▶ **Material for this exercise**:
◇ ◇ ◇ ◇
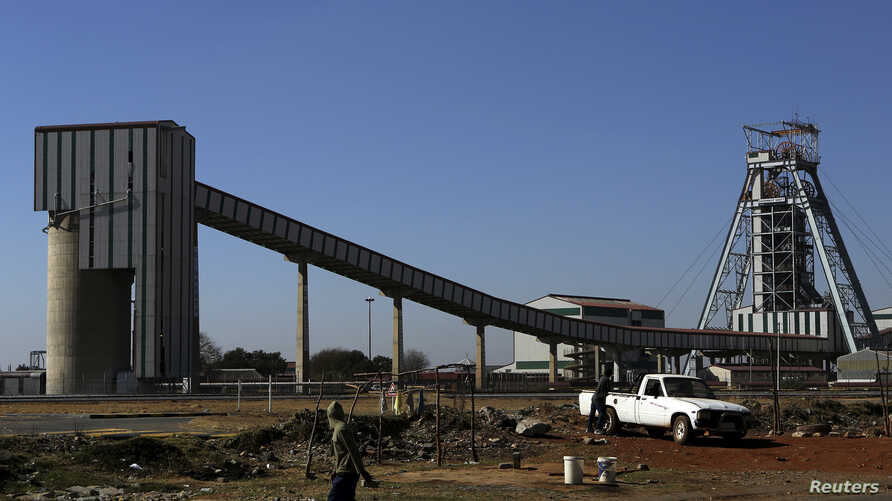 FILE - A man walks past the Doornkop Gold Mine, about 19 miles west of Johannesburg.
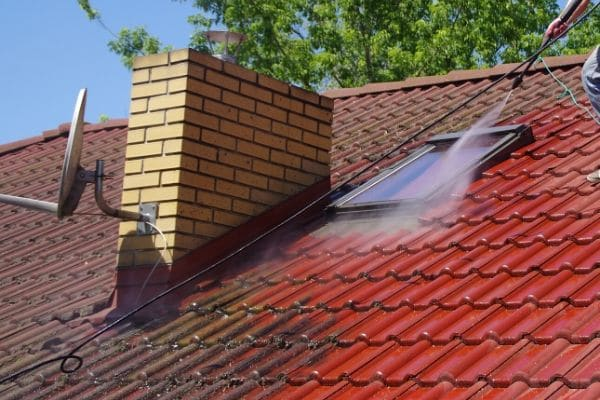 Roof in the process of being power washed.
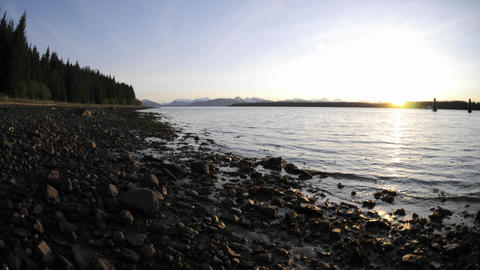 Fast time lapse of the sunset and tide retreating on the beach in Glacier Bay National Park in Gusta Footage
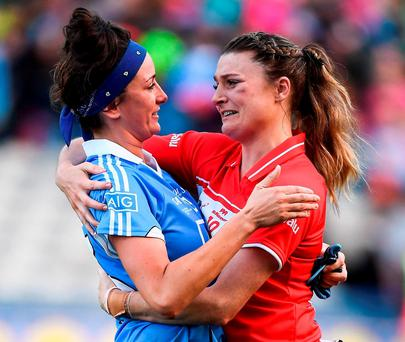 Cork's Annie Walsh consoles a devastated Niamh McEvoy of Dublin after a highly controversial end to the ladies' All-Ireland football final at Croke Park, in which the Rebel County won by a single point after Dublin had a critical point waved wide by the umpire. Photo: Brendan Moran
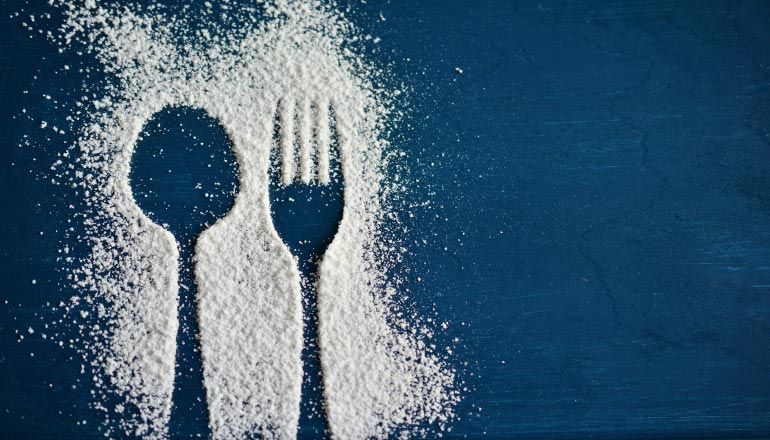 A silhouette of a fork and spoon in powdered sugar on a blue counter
◇ ◇ ◇ ◇
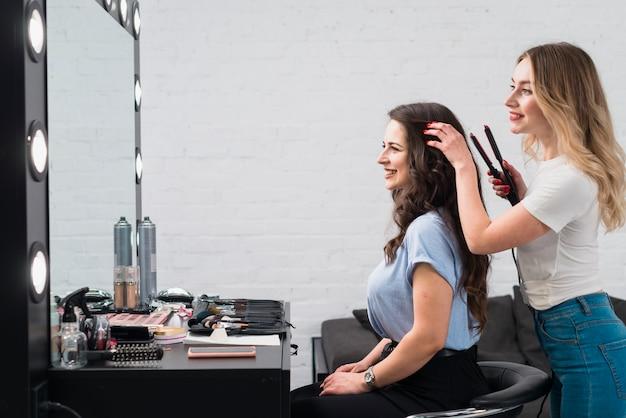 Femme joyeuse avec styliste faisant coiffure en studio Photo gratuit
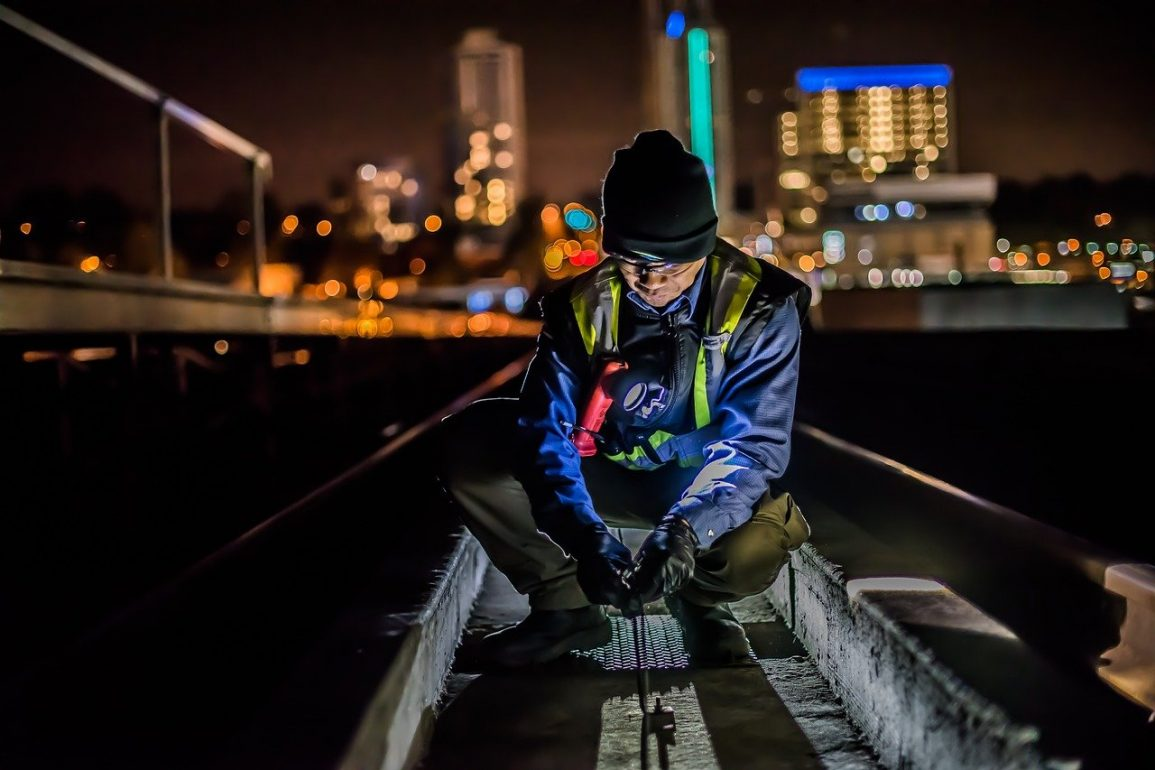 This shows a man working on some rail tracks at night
◇ ◇ ◇ ◇
▶ **Exercise details**: Out of the records above, please copy exactly the lines from the line with "Cork's Annie Walsh" up to and including the line with "A silhouette of", minus the pictures.

▶ **Answer to this task**:
 Cork's Annie Walsh consoles a devastated Niamh McEvoy of Dublin after a highly controversial end to the ladies' All-Ireland football final at Croke Park, in which the Rebel County won by a single point after Dublin had a critical point waved wide by the umpire. Photo: Brendan Moran
 A silhouette of a fork and spoon in powdered sugar on a blue counter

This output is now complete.